The benefits of creatives managing themselves

At New York-based studio XXIX, project management is the remit of the designers and developers in the team. We speak to co-founder Jacob Heftmann about how it all works, and what clients and creatives stand to gain

When people start a venture of their own, its founding principles usually use previous workplaces either as a blueprint or as an example of what not to do. Design and development studio XXIX, which is headquartered in New York, was unconsciously modelled on the latter. “A lot of agencies are structured on, ‘This is how things are done’. We came at it like, ‘That didn’t seem to work so great. Why does it need to be that way?’,” recalls the studio’s co-founder Jacob Heftmann.

This meant the type of work they would do but also crucially how they would do it. “There was a grab bag of ideas that we’d taken with us and tried to incorporate in this new thing, which I think is normal when you’re starting something new – you’re a bit young and naïve. We didn’t really know what any of it meant. We just went, ‘Let’s try this’, and one of them was this idea of project management.”

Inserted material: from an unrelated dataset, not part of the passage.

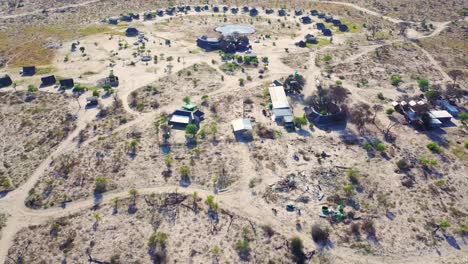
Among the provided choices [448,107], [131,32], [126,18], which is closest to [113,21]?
[126,18]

What began partly as a way of minimising costs evolved to become a core part of how the studio operates over ten years later. At XXIX, most of the project management is done by the studio’s own design and development staff, rather than people who come from a more typical project management background. Heftmann believes that it can not only help to create a sense of responsibility (rather than dumping all of the administrative work on someone else) but also benefits clients and creatives alike.